There were 255 households, out of which 33.3% had children under the age of 18 living with them, 63.5% were married couples living together, 4.7% had a female householder with no husband present, and 29.8% were non-families. 28.2% of all households were made up of individuals, and 18.4% had someone living alone who was 65 years of age or older. The average household size was 2.54 and the average family size was 3.15.

In the city, the population was spread out, with 29.3% under the age of 18, 4.6% from 18 to 24, 24.5% from 25 to 44, 22.4% from 45 to 64, and 19.2% who were 65 years of age or older. The median age was 39 years. For every 100 females, there were 92.4 males. For every 100 females age 18 and over, there were 89.4 males.

The median income for a household in the city was $36,154, and the median income for a family was $42,361. Males had a median income of $31,985 versus $19,688 for females. The per capita income for the city was $15,974. About 13.6% of families and 15.2% of the population were below the poverty line, including 19.0% of those under age 18 and 22.9% of those age 65 or over.

==Education==
The Argyle school was organized on March 16, 1880. The first school was started in May 1880. The first teacher was Miss Mary Dion and there were 18 people in that school. The new brick school was built and opened in 1905. Elementary wing and library was added in 1969. In 1974 a special election was held to get bonds for the construction and equipment for a new physical education facility.

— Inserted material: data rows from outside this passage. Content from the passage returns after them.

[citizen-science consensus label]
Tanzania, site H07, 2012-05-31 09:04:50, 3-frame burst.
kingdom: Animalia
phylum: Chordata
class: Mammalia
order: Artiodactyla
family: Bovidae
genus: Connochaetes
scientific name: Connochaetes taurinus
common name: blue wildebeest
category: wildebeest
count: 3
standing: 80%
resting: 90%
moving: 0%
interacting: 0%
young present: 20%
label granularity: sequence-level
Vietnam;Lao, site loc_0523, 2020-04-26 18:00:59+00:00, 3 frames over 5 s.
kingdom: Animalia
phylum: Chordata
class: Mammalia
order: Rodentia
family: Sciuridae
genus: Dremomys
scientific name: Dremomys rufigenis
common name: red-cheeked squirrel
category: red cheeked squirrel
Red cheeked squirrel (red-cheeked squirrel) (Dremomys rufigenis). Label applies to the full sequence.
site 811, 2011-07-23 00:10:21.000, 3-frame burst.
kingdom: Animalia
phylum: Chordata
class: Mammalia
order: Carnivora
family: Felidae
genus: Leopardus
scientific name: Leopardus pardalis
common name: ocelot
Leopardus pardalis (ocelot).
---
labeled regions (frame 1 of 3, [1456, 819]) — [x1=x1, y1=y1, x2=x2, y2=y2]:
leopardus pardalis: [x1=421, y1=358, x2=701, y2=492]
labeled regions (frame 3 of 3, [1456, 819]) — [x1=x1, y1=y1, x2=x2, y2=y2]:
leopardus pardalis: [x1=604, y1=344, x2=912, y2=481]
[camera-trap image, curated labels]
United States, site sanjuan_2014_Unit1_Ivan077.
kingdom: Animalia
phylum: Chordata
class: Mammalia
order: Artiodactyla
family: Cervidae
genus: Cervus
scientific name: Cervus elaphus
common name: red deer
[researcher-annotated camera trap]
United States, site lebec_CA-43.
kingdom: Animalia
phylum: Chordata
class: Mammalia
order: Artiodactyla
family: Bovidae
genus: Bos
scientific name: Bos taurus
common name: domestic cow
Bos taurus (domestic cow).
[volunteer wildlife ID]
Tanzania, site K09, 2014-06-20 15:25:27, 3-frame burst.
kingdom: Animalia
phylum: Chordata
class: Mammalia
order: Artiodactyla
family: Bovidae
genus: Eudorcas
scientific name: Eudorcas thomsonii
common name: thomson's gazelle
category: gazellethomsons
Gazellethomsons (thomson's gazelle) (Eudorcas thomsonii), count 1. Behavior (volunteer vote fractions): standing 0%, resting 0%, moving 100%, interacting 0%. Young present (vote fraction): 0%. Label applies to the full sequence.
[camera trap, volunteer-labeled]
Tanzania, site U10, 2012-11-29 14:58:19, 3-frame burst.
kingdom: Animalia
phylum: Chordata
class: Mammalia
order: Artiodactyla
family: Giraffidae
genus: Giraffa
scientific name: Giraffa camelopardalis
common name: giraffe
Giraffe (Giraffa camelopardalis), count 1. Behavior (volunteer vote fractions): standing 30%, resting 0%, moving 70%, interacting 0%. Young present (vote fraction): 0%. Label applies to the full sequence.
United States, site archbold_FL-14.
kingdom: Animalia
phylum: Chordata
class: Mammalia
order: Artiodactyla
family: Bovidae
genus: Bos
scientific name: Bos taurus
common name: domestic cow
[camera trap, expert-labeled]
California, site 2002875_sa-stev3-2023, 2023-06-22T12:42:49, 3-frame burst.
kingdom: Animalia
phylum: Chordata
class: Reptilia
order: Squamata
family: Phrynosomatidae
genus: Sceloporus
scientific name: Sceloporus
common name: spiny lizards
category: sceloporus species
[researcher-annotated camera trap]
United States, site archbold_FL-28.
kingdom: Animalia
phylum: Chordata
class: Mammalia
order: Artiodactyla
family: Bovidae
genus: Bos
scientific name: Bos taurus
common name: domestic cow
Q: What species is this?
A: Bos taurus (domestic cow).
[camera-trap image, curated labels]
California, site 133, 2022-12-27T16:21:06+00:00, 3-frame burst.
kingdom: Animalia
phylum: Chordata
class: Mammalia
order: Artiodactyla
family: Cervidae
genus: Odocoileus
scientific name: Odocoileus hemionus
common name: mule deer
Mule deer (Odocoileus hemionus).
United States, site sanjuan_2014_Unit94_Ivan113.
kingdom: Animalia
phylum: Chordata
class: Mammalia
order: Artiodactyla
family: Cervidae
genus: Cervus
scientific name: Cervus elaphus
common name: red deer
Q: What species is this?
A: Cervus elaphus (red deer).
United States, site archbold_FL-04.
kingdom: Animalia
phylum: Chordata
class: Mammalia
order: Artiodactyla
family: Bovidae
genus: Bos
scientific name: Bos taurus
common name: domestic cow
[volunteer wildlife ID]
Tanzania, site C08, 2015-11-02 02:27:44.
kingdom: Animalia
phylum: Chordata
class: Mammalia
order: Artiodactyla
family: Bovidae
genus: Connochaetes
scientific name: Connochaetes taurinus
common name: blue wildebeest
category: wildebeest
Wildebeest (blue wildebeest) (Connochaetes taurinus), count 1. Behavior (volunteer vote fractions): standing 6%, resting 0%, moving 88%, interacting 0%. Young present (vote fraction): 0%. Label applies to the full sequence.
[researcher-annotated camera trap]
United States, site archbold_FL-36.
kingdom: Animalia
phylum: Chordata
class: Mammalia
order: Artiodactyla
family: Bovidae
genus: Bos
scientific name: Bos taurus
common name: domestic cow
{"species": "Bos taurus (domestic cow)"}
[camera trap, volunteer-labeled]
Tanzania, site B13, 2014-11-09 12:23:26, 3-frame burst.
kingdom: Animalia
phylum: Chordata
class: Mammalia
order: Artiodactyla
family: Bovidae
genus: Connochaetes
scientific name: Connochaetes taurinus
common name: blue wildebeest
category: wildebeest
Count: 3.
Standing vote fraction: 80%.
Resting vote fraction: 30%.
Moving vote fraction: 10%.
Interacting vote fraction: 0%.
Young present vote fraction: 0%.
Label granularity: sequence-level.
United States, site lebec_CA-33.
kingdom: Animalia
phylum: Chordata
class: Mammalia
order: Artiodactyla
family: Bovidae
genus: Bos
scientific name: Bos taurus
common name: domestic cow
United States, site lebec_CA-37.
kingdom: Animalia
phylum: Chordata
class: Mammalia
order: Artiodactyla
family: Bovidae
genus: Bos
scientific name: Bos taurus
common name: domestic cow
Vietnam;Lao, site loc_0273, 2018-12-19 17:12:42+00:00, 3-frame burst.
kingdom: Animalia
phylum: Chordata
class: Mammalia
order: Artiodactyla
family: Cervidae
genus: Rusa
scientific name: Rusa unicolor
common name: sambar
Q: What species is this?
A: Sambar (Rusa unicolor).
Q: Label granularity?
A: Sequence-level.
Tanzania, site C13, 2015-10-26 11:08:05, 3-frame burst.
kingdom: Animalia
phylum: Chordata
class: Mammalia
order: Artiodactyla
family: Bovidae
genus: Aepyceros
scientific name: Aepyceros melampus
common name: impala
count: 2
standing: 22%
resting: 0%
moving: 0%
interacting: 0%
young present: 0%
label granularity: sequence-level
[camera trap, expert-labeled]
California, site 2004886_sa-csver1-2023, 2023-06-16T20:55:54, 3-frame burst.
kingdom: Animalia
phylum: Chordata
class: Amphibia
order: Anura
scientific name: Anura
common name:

The schools in Argyle and nearby Stephen began to share faculty in the early 1980s. The positions of Counselor, Learning Disabled Instructor and Speech were the first positions to be shared. Many more positions were shared. In the 1989–90 school year the school boards of both districts began meeting. Two public meetings in both communities were held in 1990 to begin the discussion of sharing the school districts. Ever since the meeting on January 30, 1996, the Stephen Tiger and the Argyle Eagle became united as one creating the Stephen/Argyle Central STORM. Stephen/Argyle is widely known for its high school football program, which won its first state championship in 1999 then 5 State Championships in a row from years 2003-2007 and again in 2009.